Les enquêtes PMI confirment la poursuite graduelle de la reprise en zone euro. Les indices manufacturiers et des services restent en effet en territoire d’expansion, avec une surprise positive du côté de l’industrie, tandis que les services ressortent conformes aux attentes. Le PMI composite s’établit ainsi à 52,1 en août (contre 51,7 attendu et 52 en juillet). La situation française demeure plus contrastée : l’activité manufacturière s’améliore, mais le secteur des services recule, signe d’une reprise encore hétérogène selon les pays et les secteurs ; l’indicateur PMI composite recule ainsi à 48,8 (contre 49,5 attendu) sous l’effet du repli des services.

Par ailleurs, l’inflation a progressé en août pour atteindre 3,3 %, comme attendu. Cette hausse s’explique principalement par les prix de l’énergie. L’inflation cœur, en revanche, recule légèrement à 2,4 % (vs 2,5 % le mois précédent et 2,5 % attendu). Les craintes d’un effet de second tour lié à l’accélération des prix du pétrole et du gaz restent d’actualité, et la hausse de taux de la Banque Centrale Européenne (BCE) lors de sa réunion de la semaine prochaine est pleinement anticipée par les investisseurs.

Du côté du résultat des entreprises, le bilan apparaît particulièrement solide : les bénéfices agrégés ont progressé de 23 % sur un an, après +7 % au premier trimestre, traduisant une nette accélération de la dynamique bénéficiaire. Si cette performance est en partie portée par le secteur de l’énergie, la croissance ressort tout de même à +12 % en excluant ce secteur.

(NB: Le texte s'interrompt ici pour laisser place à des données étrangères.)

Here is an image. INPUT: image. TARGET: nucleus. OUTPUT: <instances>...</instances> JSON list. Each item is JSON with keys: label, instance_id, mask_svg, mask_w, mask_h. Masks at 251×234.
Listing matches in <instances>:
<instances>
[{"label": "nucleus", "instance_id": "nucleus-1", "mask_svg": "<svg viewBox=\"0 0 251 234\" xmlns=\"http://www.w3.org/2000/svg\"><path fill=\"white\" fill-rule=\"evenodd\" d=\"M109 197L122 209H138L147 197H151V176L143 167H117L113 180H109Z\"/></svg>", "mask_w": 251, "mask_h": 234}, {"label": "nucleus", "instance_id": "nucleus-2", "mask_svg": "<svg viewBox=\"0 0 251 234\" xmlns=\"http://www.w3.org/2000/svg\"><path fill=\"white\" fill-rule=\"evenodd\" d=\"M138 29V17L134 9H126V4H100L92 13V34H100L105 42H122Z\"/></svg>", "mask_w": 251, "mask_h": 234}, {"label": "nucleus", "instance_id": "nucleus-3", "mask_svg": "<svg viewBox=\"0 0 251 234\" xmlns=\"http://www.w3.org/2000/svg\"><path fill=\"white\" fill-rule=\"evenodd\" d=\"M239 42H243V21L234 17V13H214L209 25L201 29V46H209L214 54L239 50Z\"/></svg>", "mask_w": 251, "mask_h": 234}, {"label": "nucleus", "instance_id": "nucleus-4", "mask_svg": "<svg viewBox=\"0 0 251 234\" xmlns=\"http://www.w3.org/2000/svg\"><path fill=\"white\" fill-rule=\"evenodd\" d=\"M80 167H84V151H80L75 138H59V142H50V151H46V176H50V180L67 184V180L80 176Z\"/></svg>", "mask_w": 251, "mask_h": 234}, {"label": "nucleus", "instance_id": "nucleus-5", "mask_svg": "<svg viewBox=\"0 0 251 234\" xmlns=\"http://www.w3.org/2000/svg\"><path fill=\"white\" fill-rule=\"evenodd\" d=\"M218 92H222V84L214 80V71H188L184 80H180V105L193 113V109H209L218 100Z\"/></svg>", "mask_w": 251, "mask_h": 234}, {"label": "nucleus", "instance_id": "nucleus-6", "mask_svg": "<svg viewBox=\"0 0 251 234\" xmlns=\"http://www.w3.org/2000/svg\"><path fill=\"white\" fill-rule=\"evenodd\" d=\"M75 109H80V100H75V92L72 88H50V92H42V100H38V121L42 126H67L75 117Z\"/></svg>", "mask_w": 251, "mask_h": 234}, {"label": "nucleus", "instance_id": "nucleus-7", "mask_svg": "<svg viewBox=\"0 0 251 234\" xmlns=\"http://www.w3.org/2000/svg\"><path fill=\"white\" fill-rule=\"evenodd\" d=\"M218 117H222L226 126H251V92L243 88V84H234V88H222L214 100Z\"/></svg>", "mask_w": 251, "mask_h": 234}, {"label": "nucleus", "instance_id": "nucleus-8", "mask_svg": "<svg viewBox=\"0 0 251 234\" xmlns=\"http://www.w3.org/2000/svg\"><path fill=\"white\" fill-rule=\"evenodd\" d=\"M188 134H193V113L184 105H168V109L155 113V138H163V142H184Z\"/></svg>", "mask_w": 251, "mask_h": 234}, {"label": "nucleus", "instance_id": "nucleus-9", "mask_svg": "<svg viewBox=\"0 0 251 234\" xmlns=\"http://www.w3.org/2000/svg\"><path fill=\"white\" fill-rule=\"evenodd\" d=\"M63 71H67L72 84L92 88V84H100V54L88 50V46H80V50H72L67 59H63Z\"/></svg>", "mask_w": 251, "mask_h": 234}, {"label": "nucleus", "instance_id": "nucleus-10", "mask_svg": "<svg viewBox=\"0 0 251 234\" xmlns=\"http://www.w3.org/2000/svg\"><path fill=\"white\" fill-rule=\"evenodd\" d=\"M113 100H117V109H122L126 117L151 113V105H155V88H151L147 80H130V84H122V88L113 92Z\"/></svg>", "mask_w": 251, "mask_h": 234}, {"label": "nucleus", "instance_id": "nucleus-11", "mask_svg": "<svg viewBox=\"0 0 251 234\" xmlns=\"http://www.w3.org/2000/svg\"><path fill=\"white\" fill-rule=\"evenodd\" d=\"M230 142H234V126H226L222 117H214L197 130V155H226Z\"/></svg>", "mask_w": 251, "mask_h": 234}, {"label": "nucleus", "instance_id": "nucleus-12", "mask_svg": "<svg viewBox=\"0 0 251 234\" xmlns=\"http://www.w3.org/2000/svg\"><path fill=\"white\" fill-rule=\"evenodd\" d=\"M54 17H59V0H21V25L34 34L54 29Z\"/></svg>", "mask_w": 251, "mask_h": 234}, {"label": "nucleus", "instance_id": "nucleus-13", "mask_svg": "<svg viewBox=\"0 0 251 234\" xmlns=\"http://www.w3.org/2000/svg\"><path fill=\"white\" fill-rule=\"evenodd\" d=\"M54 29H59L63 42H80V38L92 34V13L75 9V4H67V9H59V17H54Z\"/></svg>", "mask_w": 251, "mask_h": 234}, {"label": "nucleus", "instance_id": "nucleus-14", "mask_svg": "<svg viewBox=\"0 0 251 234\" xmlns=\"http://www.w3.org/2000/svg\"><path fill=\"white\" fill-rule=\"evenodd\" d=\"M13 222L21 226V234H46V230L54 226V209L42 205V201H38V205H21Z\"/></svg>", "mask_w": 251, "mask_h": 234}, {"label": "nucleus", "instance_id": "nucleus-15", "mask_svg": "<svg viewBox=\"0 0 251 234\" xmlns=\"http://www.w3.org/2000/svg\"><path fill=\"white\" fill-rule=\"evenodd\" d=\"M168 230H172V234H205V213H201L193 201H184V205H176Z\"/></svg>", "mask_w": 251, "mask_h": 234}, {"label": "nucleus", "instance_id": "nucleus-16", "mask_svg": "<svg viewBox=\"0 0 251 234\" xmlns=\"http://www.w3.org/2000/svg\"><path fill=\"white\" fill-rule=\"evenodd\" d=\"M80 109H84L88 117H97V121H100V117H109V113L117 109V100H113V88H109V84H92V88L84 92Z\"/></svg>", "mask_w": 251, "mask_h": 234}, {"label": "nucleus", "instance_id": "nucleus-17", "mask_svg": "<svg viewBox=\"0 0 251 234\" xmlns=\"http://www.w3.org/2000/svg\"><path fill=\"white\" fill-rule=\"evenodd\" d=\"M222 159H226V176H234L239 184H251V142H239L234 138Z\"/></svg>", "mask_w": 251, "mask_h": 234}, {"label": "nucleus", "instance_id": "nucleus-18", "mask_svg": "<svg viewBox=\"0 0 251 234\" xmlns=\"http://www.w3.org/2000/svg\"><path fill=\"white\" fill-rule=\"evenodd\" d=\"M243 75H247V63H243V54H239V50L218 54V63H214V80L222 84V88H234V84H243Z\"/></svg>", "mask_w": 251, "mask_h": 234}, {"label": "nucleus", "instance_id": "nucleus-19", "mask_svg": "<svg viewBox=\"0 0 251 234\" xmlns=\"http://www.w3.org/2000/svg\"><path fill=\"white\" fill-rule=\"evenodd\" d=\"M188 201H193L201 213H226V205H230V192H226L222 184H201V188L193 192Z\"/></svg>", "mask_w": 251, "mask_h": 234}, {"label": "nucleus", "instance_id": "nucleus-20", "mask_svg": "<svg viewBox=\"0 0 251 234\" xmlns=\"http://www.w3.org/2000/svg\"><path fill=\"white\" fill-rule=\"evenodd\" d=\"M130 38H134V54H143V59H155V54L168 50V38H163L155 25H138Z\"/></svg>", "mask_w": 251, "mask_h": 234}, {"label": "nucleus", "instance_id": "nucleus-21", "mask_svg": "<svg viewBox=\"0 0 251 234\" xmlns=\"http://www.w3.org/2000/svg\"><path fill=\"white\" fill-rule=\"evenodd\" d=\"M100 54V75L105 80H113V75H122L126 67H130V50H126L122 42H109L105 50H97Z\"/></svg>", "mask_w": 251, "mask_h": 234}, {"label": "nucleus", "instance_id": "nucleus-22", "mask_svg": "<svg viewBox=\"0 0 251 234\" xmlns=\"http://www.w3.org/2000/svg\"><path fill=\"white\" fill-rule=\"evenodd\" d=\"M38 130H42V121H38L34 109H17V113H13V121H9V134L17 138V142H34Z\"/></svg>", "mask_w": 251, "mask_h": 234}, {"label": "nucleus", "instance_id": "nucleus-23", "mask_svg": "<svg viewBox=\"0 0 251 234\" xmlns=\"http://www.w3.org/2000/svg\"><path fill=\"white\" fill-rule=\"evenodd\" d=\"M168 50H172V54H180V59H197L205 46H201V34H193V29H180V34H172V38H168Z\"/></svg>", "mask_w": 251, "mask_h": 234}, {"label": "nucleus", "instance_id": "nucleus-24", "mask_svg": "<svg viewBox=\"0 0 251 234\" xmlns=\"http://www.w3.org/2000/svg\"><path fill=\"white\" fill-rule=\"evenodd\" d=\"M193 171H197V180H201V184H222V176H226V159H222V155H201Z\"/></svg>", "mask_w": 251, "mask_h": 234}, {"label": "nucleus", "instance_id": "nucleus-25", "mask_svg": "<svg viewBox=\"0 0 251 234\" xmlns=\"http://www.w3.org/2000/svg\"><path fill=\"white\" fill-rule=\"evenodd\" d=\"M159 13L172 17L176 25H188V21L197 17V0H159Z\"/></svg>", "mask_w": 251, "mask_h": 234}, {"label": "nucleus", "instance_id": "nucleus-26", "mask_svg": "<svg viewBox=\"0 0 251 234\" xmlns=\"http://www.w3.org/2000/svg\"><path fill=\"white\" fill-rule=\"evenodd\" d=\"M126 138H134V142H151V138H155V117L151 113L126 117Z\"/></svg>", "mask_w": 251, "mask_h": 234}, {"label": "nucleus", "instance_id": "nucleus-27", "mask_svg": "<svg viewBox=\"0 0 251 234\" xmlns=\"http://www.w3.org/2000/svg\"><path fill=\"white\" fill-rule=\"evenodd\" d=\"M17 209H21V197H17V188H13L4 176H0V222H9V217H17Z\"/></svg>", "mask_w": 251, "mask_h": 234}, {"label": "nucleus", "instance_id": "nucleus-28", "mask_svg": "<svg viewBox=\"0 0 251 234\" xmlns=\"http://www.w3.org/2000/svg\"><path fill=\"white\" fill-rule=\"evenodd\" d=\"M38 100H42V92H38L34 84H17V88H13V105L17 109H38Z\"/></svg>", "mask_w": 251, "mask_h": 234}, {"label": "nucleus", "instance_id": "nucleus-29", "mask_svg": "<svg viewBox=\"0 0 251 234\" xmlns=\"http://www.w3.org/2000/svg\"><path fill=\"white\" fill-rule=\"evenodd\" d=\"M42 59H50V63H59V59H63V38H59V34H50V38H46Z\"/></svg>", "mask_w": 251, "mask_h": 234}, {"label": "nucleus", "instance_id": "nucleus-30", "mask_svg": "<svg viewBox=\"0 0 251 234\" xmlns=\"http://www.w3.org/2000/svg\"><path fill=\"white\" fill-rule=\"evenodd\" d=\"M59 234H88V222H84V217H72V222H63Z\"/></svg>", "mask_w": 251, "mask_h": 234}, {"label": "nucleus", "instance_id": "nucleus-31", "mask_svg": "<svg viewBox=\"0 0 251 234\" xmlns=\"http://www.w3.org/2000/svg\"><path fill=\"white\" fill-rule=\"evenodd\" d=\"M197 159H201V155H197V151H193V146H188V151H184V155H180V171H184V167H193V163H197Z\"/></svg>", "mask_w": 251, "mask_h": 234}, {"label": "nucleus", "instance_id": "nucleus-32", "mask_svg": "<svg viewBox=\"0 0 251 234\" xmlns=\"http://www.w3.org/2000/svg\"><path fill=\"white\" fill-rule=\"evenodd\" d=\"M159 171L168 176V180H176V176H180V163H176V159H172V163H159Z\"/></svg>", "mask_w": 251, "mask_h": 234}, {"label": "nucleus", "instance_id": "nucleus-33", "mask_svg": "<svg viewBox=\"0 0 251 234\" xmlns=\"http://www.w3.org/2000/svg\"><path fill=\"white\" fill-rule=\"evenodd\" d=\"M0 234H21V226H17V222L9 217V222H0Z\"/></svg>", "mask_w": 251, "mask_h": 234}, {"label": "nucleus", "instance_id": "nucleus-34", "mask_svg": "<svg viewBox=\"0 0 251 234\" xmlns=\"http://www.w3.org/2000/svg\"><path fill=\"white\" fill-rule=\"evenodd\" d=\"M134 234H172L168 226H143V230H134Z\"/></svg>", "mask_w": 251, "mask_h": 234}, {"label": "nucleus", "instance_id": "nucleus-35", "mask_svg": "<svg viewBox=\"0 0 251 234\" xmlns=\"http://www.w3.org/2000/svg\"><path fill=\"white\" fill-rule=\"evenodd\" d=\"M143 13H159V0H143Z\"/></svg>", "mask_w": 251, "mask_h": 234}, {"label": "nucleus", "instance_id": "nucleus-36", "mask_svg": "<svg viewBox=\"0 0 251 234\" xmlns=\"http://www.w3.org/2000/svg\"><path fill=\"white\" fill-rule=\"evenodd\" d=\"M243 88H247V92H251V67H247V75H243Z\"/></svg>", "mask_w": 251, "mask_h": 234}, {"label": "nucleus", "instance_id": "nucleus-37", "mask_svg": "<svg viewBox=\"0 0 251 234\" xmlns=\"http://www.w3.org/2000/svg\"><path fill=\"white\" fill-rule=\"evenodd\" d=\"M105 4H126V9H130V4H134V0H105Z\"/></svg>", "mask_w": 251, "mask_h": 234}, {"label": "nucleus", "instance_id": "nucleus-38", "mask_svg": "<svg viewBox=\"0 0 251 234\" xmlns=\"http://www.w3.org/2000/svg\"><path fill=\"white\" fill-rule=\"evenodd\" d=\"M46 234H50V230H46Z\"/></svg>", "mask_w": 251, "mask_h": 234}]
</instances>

🇨🇳 Chine : contraction économique et ajustements réglementaires

En Chine, les indicateurs PMI sont, en revanche, repassés sous le seuil de 50 (zone de contraction) pour le deuxième mois consécutif. Le PMI non manufacturier ressort en deçà des attentes, reflétant la faiblesse de la demande intérieure. Les PMI publiés par RatingDog, certes mieux orientés, confirment toutefois la même dynamique : une économie tirée par les exportations — notamment technologiques —, tandis que la demande domestique demeure atone.

En parallèle, le gouvernement a mis fin à une exonération fiscale de longue date sur certains dividendes versés par des sociétés à capitaux étrangers, dans le cadre d’une réforme fiscale plus large. Le ministère du Logement et du Développement urbain (MOHURD) a également annoncé des mesures visant à encadrer les ventes immobilières, en favorisant la commercialisation des nouveaux projets dès leur achèvement et en prolongeant la durée maximale des prêts hypothécaires de 30 à 40 ans.